The scientists published the results of their work, based on a study of data from their university's burn center, in the Journal of Burn Care and Research. During the five-year study period, they found 173 cases of roadside burns. By comparing the weather information with the date the burns were recorded, the authors also found that the vast majority (88%) of cases occurred when it was at least 35 degrees Celsius outside. If the temperature rose to 40.5 degrees Celsius, then the risk of burns from the road surface increased many times.
While such incidents represent only a small fraction of the total number of burn injuries requiring medical attention, the authors say they are a constant concern in hot climates.
Anyone who has walked on hot asphalt in the summer should know that road surfaces and sidewalks absorb heat well from the sun, which means the sidewalk can be much hotter than the surrounding air. "At extremely high temperatures, the road surface can get so hot that it causes second degree burns in a matter of seconds," the authors noted.

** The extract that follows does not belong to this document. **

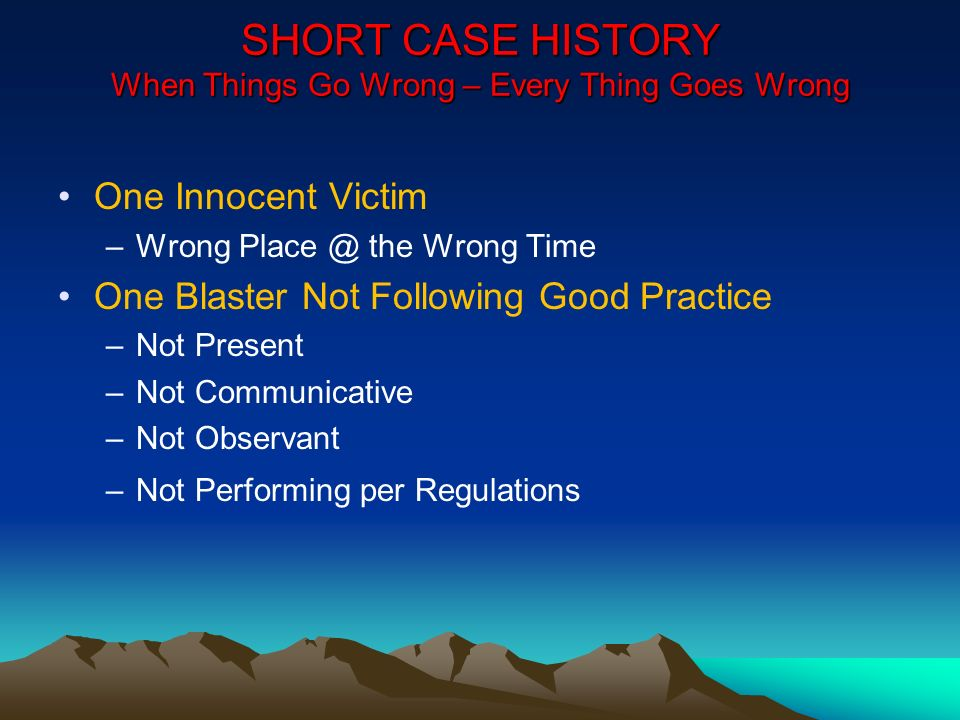 SHORT CASE HISTORY When Things Go Wrong – Every Thing Goes Wrong One Innocent Victim –Wrong Place @ the Wrong Time One Blaster Not Following Good Prac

In some cases, the authors say, the burns are exacerbated by additional trauma from a road accident, such as friction burns that peel off the skin. Scientists also mention cases when people who fell due to a stroke, seizures or from drug intoxication could not get up from the hot asphalt. Patients with diabetes at the last stage also get burns, since their nerves are less sensitive to temperature.
According to the authors, victims of road accidents, the elderly and the disabled, and young people who are often unaware of the dangers of hot road surfaces are the most at risk of burns from the road surface. Even dogs often get paw burns from hot pavement. The authors also recall that climate change and an increase in the number of hot days will undoubtedly lead to an increase in the number of such burns.